ESS thermal plants deploy gas engines of leading manufacturers, such as MAN or Toyota. The engines should be operated exclusively with a gas engine oil with special additives, approved by the OEM. According to the type of engine and gas, the overall or volume ranges from 35 to 220 litres. For engines operated with natural gas, oil is predominantly changed at fixed intervals. In biogas installations and in turbo systems with heavy loads, ESS recommends changing the engine oil as a function of its condition. The optimal time is defined by OELCHECK with analyses of lubricants.
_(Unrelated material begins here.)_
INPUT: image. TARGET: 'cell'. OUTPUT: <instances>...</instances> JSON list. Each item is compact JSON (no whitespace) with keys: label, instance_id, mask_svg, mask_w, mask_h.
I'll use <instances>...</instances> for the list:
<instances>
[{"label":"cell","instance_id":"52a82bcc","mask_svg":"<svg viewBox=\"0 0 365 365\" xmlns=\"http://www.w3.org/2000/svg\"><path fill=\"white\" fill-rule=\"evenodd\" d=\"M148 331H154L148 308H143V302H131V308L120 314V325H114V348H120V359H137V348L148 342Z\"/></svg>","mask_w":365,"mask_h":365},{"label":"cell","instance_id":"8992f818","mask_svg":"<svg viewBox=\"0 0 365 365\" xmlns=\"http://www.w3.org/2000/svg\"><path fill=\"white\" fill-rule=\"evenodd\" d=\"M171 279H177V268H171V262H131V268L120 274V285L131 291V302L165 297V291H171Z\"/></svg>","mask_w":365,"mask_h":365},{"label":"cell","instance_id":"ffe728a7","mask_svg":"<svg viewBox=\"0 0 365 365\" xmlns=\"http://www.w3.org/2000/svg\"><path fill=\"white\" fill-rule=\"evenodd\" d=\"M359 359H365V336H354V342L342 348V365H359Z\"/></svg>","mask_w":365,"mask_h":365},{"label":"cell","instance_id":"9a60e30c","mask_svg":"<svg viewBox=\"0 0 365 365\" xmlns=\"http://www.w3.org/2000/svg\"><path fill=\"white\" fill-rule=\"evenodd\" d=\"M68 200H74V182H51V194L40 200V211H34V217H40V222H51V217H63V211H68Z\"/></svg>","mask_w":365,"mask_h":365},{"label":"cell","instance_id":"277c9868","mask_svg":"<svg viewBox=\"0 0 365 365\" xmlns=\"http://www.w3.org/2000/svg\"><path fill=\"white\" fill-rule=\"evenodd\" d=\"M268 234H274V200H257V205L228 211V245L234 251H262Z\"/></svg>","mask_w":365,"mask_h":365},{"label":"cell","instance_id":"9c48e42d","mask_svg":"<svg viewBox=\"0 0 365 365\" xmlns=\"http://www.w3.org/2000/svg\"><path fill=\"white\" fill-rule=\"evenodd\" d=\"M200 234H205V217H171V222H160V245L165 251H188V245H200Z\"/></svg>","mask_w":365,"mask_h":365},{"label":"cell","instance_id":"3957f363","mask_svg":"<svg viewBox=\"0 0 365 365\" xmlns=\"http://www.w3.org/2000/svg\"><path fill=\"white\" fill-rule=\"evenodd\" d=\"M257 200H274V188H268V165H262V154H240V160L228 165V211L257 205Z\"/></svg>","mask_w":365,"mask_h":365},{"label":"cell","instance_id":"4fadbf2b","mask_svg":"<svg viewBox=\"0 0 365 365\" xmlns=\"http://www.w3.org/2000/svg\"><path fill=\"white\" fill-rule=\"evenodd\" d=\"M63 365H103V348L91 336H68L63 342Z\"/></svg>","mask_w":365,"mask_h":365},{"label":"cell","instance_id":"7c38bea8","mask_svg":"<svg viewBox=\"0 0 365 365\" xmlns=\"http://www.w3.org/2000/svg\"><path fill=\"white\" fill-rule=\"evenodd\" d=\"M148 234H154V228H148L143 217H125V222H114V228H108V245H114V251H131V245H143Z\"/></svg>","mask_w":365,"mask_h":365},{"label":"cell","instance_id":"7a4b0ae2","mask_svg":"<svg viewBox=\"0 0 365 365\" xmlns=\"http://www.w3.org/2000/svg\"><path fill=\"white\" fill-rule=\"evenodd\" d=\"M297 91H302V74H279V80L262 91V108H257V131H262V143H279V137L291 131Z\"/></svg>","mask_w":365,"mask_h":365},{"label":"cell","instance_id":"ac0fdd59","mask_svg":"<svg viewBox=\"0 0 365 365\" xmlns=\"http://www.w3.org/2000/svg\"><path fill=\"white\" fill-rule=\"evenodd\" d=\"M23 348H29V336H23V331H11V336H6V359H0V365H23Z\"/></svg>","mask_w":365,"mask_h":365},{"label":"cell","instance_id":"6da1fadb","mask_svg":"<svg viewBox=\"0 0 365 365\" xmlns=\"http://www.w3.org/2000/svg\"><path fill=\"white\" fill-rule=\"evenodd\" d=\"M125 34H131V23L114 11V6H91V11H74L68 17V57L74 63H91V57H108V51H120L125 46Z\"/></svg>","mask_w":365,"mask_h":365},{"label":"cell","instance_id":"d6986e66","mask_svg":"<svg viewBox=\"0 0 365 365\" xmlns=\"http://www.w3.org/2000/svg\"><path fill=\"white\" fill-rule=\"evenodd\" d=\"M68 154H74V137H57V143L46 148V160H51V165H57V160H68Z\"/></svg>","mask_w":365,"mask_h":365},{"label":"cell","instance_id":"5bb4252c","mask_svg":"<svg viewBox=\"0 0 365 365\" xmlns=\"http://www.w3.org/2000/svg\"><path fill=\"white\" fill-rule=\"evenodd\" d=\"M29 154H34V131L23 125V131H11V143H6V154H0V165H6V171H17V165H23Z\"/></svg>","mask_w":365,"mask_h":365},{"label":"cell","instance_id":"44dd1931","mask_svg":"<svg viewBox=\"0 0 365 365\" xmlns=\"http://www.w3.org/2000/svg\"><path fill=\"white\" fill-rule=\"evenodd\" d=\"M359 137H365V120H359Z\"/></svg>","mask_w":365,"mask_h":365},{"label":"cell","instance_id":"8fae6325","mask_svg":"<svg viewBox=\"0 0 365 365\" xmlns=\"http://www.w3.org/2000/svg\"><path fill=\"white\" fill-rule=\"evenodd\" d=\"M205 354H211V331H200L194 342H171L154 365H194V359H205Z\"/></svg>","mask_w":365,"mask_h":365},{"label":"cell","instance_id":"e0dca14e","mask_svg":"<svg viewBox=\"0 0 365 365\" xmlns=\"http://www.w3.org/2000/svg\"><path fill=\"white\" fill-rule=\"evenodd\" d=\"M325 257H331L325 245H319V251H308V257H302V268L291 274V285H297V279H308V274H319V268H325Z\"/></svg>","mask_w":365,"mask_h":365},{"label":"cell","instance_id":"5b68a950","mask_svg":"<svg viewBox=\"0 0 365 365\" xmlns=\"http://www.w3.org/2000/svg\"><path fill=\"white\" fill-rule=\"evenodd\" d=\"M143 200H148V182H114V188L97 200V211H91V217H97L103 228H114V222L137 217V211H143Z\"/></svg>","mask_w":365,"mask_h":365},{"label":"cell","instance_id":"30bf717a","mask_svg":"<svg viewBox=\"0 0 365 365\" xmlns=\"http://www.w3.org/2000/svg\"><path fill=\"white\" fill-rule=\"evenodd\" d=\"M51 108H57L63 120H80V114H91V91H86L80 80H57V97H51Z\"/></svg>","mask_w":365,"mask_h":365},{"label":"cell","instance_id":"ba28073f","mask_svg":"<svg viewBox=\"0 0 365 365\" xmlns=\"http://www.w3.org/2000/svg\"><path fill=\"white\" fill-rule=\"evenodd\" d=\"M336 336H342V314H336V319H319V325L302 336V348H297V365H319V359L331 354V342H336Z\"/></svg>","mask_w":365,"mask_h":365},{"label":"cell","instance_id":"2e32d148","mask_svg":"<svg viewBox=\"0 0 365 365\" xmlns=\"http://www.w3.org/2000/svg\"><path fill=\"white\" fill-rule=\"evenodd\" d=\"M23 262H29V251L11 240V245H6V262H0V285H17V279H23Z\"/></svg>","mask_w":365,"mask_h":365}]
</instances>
Gas engines represent a genuine challenge for their engine oils. Ultimately, the facilities operate on a continuous basis, at high process temperatures and frequently under full load. For operation with biogases, individual and highly variable qualities of gas are added. The composition of biogas depends on the respective fermented organic material. In addition, it is hardly ever pure. In addition to 50- 75% methane, biogas contains nitrogen, carbon dioxide, water and oxygen. Very frequently, mainly for the fermentation of liquid manure, hydrogen sulphide is also present and can form aggressive hydrogen sulphide (H2S). This can generate corrosive wear and tear on pistons, cylinders and in the valve train. A further risk for gas engines and a major challenge for engine oil is posed by sulphuric acid, generated in the combustion process for the gas. The gas engine oil must have a high alkaline performance reserve in order to neutralize these acid components, as well as to neutralise the hydrogen sulphide. The acid-buffering additives must be ash-poor and cannot be added in excessively high doses, since otherwise, the performance of the catalyst will be impaired. If it does not succeed in striking a balance between few additives and good neutralisation capacity, the oil can no longer lubricate the engine reliably and protect against wear and tear, corrosion and deposits

ESS deploys regular lubricant analyses by OELCHECK to monitor the gas engine oil and to determine the condition-dependent oil changing interval. Analysis set 4 was specially devised for gas engine oils, deployed in engines powered by biogas, landfill gas or sewage gas. In this way, fractions of wear metals, any impurities and additives, as well as the general condition of the oil are determined. On combustion of the gases, acidic products accrue, which must be neutralised by the engine oil. If the oil is incapable of this task due to its performance or an urgently due oil change is not carried out, the extremely aggressive acids attack the components of the engine. This predetermines corresponding damage and even the complete failure of the engine. In order to exclude such risks, the degree of acidity of the oil is monitored. For this purpose, the values of the BN, AN, i-pH and if necessary, the SAN as well, are displayed in the laboratory report for biogas engine oils, under the heading „supplementary tests“. The BN (base number) states the alkaline reserve of a lubricant for the neutralisation of acids. By comparison with the new oil values, the AN (acid number) permits conclusions to be drawn regarding the oxidation of the oil and the breakdown of oil additives. In gas engines operated with variable gas qualities, the i-pH value (initial or original pH value) provides supplementary information on the degree of acidification of the gas engine oil. The SAN (Strong Acid Number) is only determined if, as is made clear by an i-pH of below 4, exceptionally aggressive acids are present in the oil.

Thanks to the regular deployment of OELCHECK lubricant analyses, the gas engine oils in thermal plants fuelled by biogas are changed by ESS depending on their condition. The operator thereby benefits from reduced maintenance costs and the maximum operating safety of their installation.